It seems a mod (?) changed it to "Winning A/B results were not translating into improved user acquisition".

I've seen a descriptive title left by the submitter change back to the less descriptive original by a mod. But I'm curious why a mod would editorialize certain titles and change them away from their original, but undo the editorializing of others and change them to the less descriptive originals.

2 comments

I feel that the second title is better, as it talks about the kind of testing they are using, instead of being a click bait of "HOW DID IT GET YOU FIRED?".
My question is why mods change some headlines away from the originals to be more descriptive (good) and why they change back to the originals even though they are less descriptive (bad).

FWIW the change to this headline seems like the right decision to me.

The guideline is to use the original title unless it is misleading or linkbait [1]. It's astonishing how often that qualifier gets dropped from these discussions. It's pretty critical, and makes the reason for most title changes pretty obvious.

1. https://news.ycombinator.com/newsguidelines.html

Thanks for the response.
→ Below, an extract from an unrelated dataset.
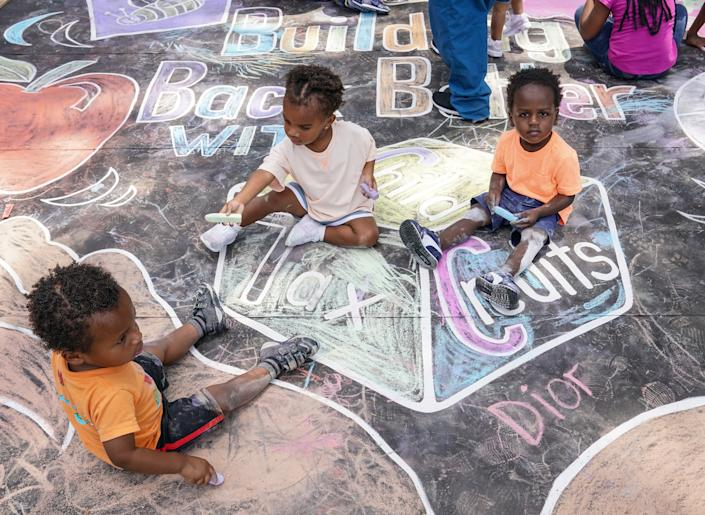 WASHINGTON, DC - JULY 14: Children from the KU Kids Deanwood Childcare Center complete a mural celebrating the launch of the Child Tax Credit on July 14, 2021 at the KU Kids Deanwood Childcare Center in Washington, DC. (Photo by Jemal Countess/Getty Images for Community Change)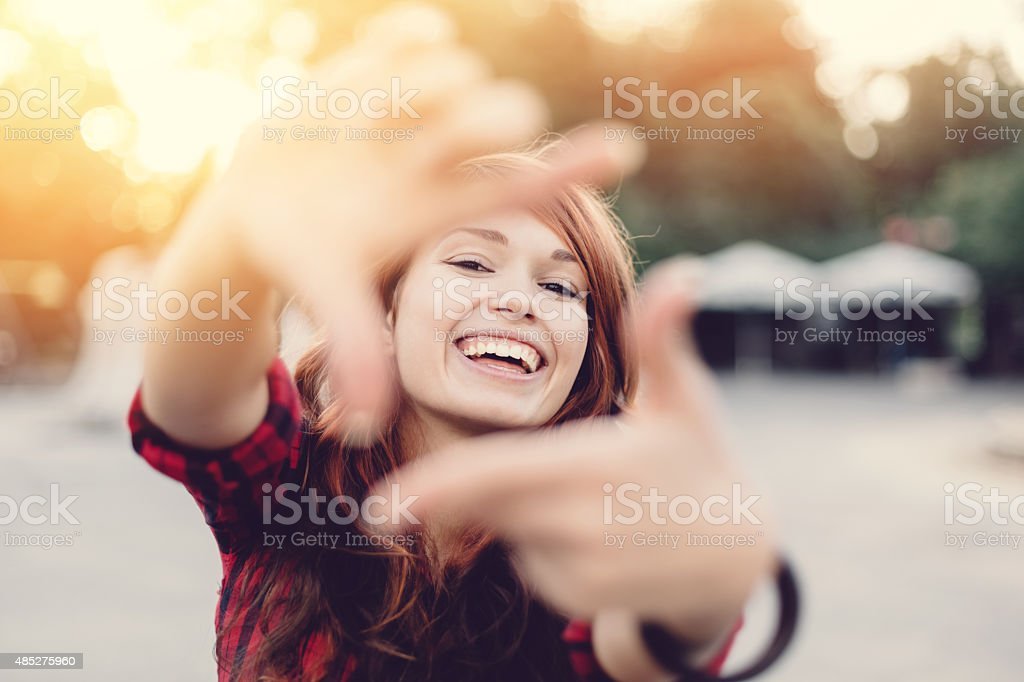 Young girl making finger frame stock photo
I'd humbly submit that there are occasions where the guidelines should be ignored in service of a more descriptive (non-linkbaity) title.

I can't find the submission but one recent example that comes to mind is a presentation on radar detectors that was fascinating. I clicked because the submitter described the article; the original title was (IIRC) the model number of the radar gun.

Later a mod changed the HN post back to the model number, which had zero relevance to anybody not in the radar gun industry.

The original title was clearly linkbait.